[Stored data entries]
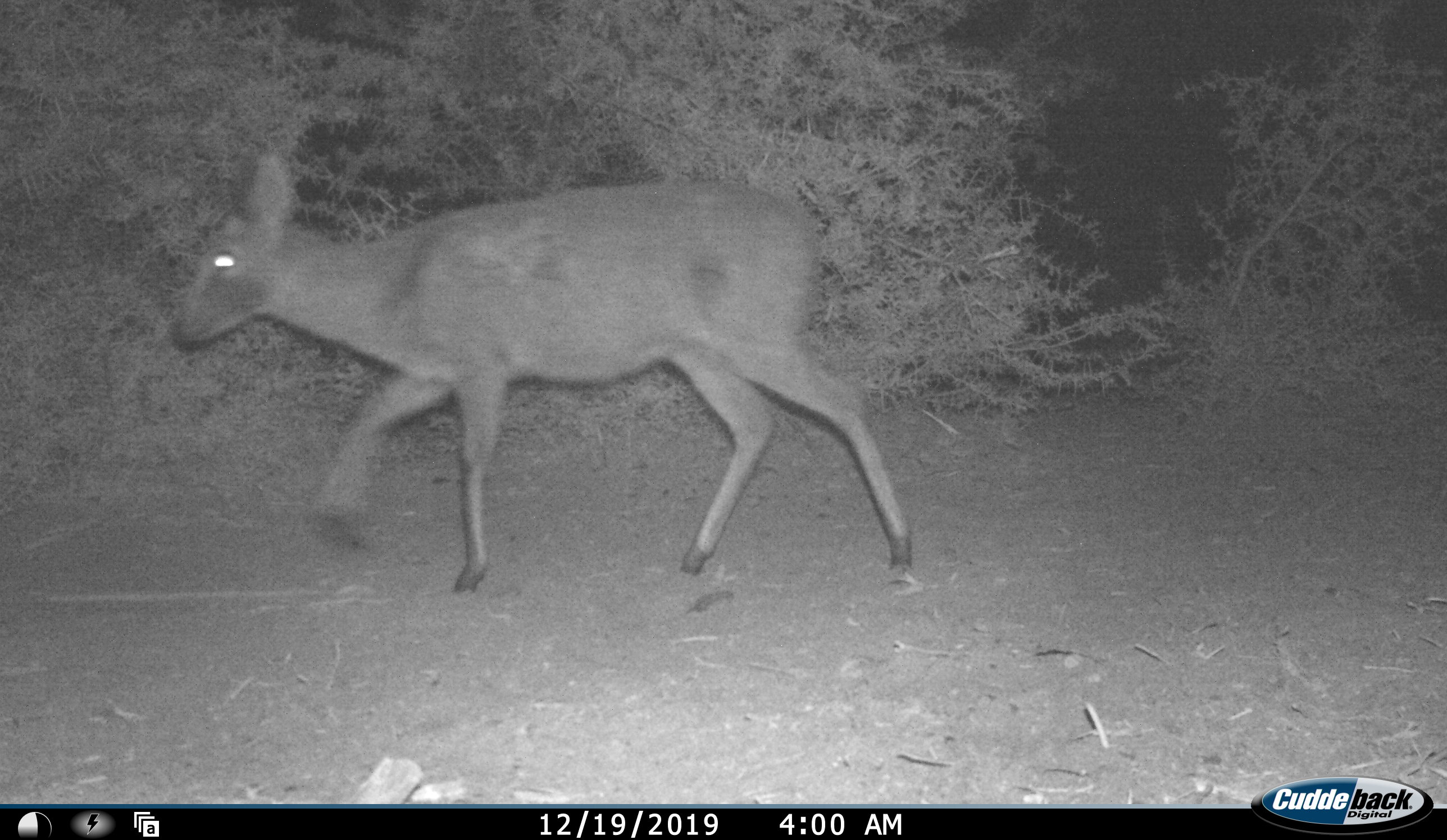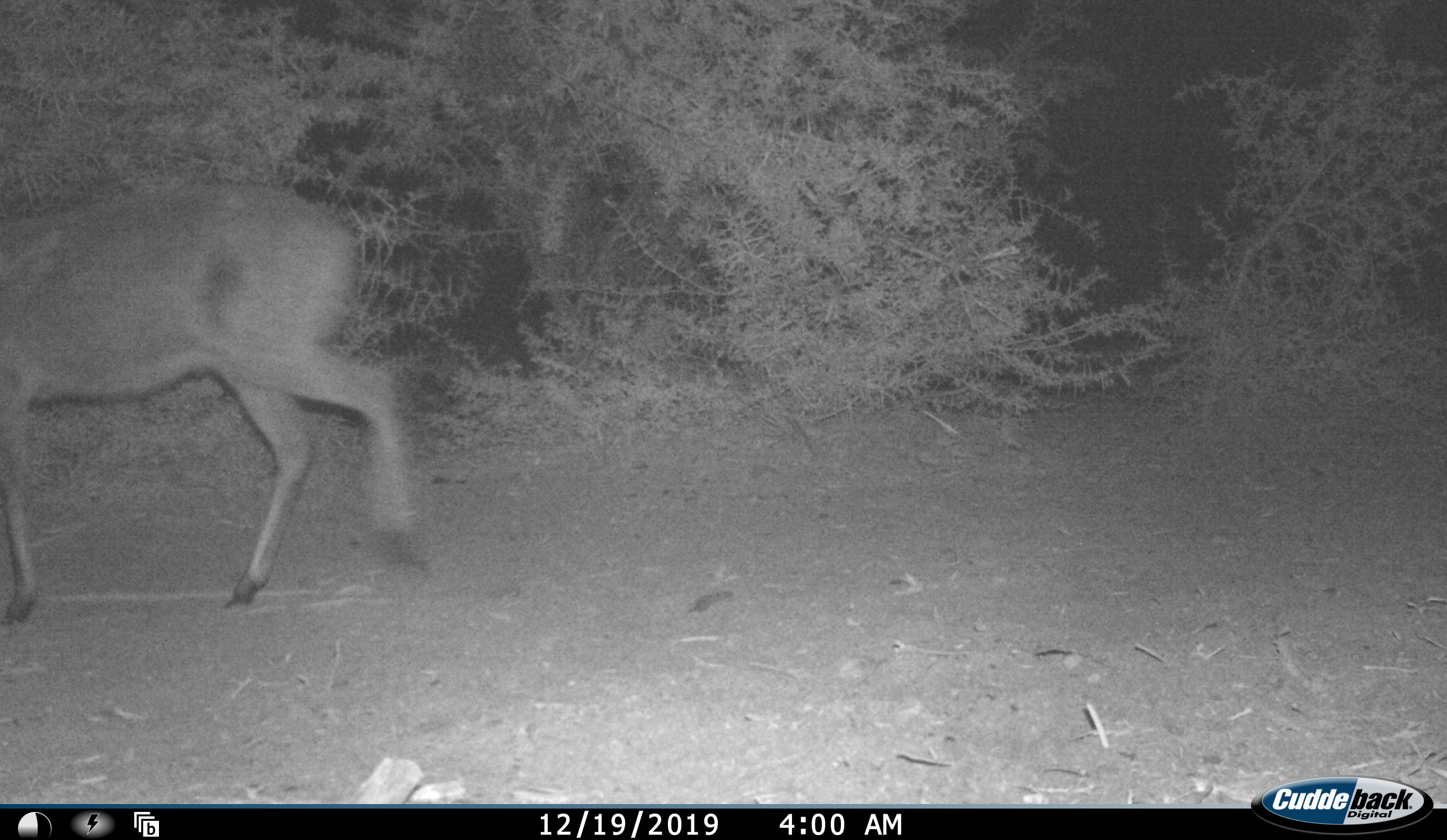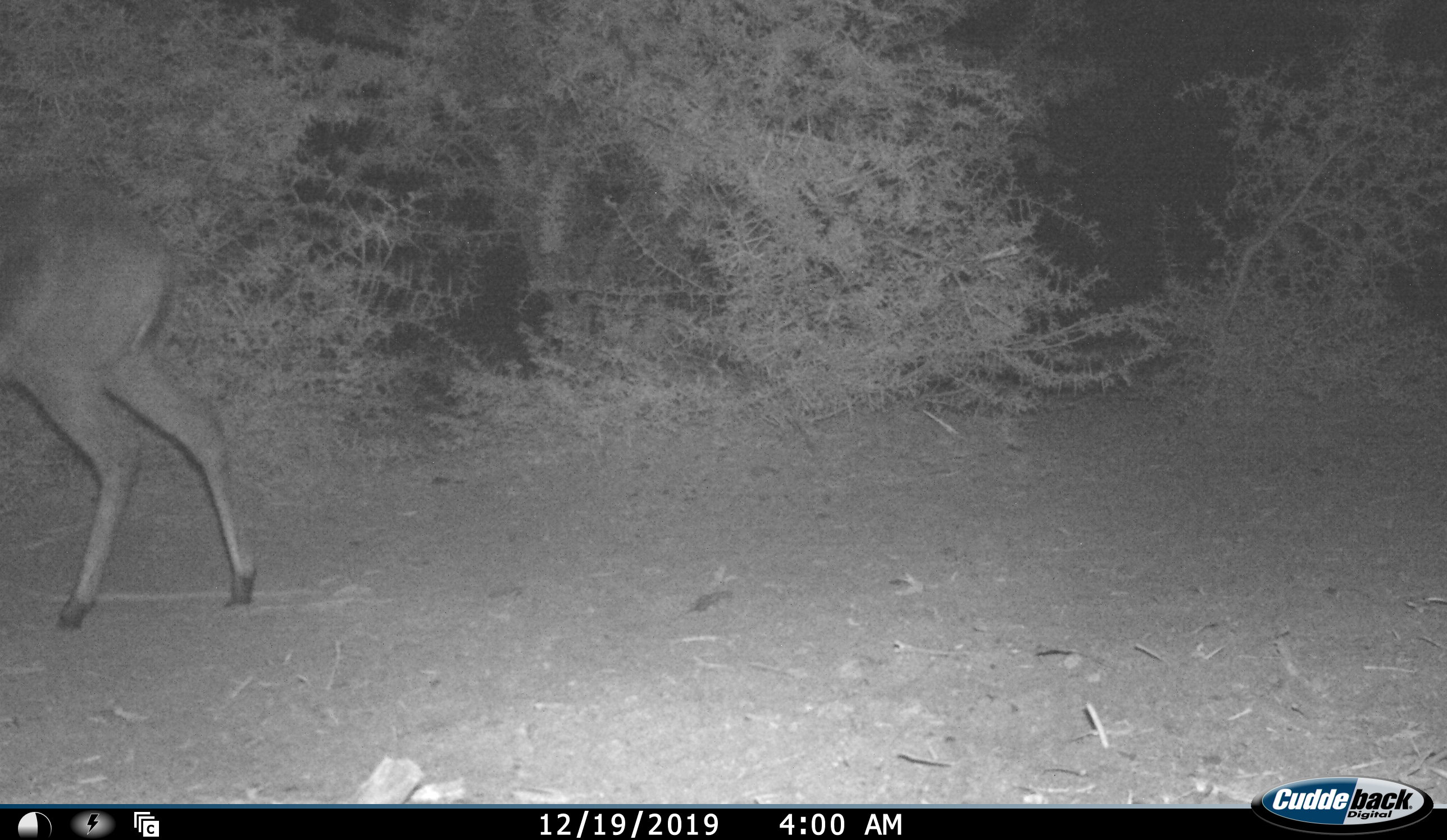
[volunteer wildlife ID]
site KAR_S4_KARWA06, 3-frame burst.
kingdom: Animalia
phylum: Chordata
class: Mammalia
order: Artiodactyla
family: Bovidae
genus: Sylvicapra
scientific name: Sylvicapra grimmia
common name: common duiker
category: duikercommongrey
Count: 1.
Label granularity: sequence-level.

--

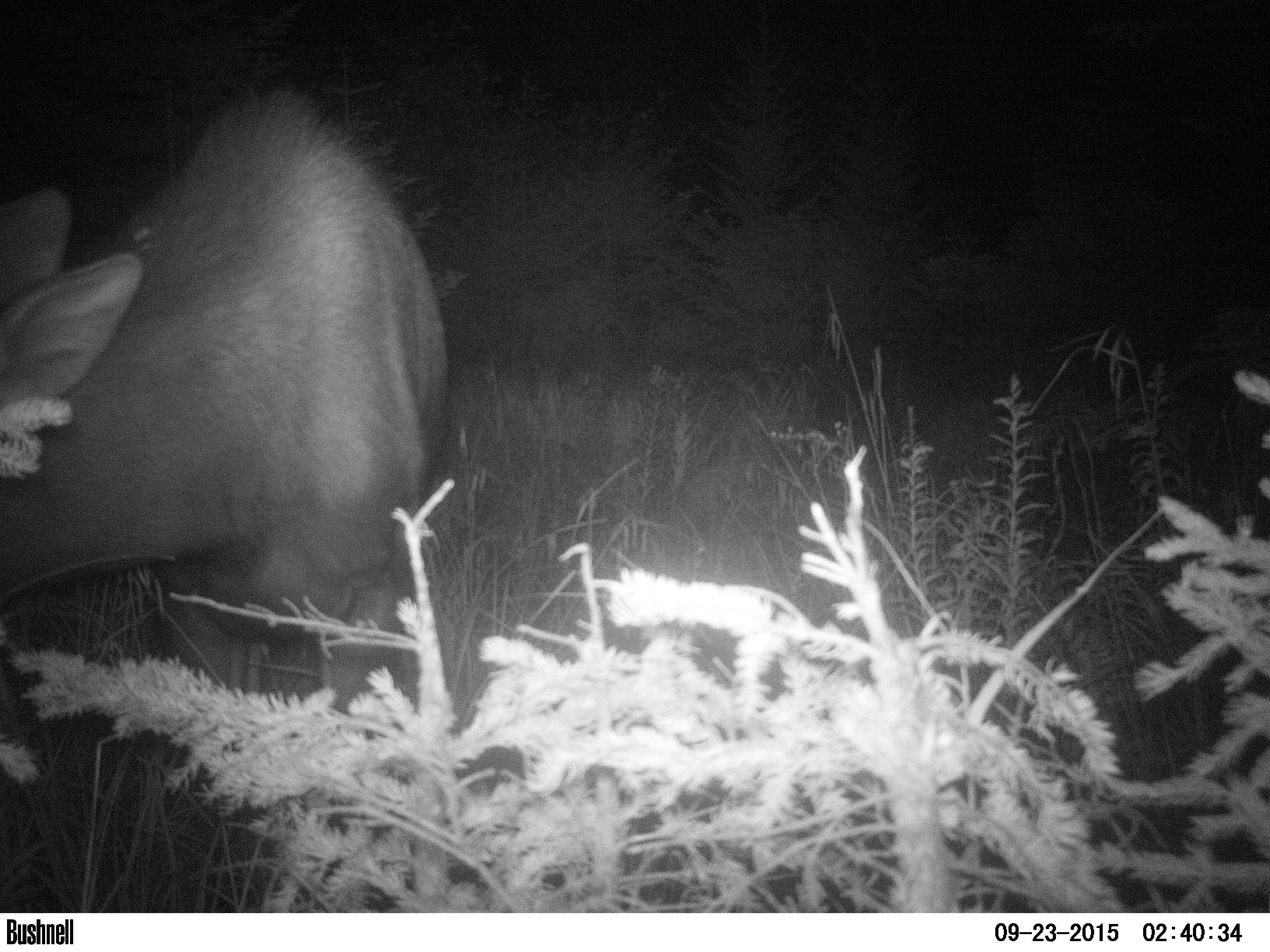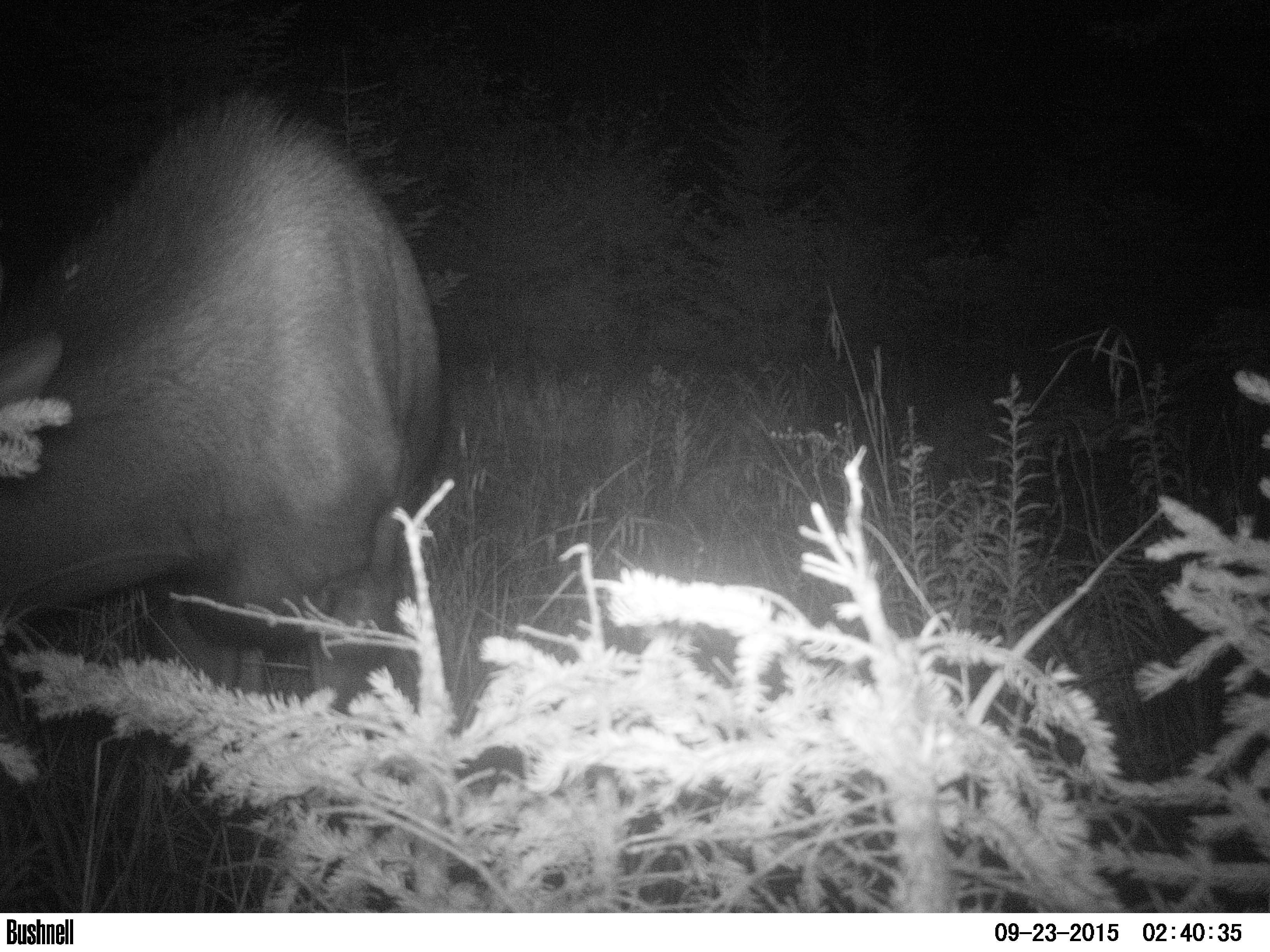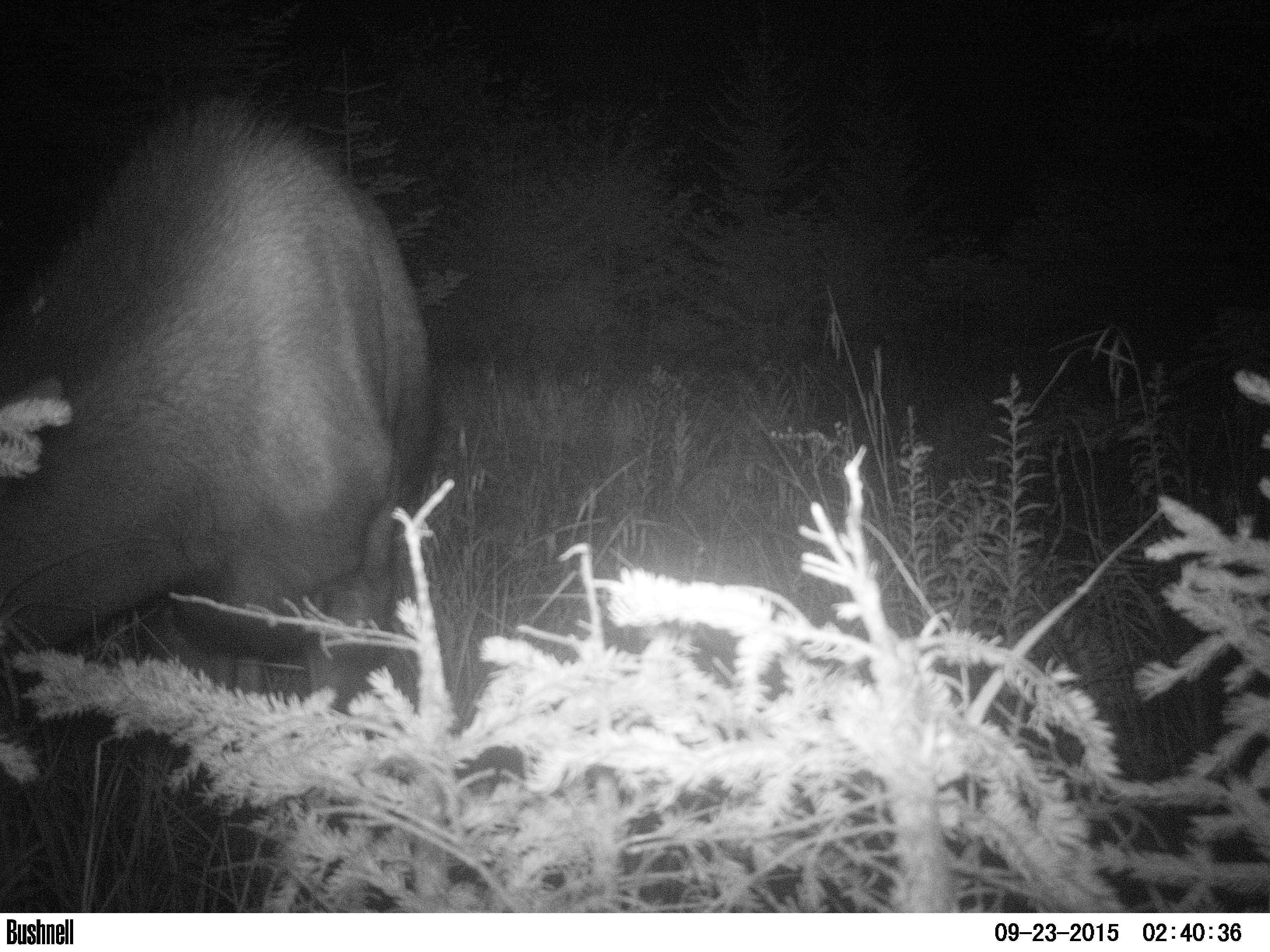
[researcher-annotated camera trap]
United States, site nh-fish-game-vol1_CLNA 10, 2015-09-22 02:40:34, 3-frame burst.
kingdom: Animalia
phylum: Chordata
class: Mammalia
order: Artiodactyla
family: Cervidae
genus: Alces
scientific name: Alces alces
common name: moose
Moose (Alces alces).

**To do**
Set apart and copy each line of the records that holds the word "frame".

**The answer**
site KAR_S4_KARWA06, 3-frame burst.
United States, site nh-fish-game-vol1_CLNA 10, 2015-09-22 02:40:34, 3-frame burst.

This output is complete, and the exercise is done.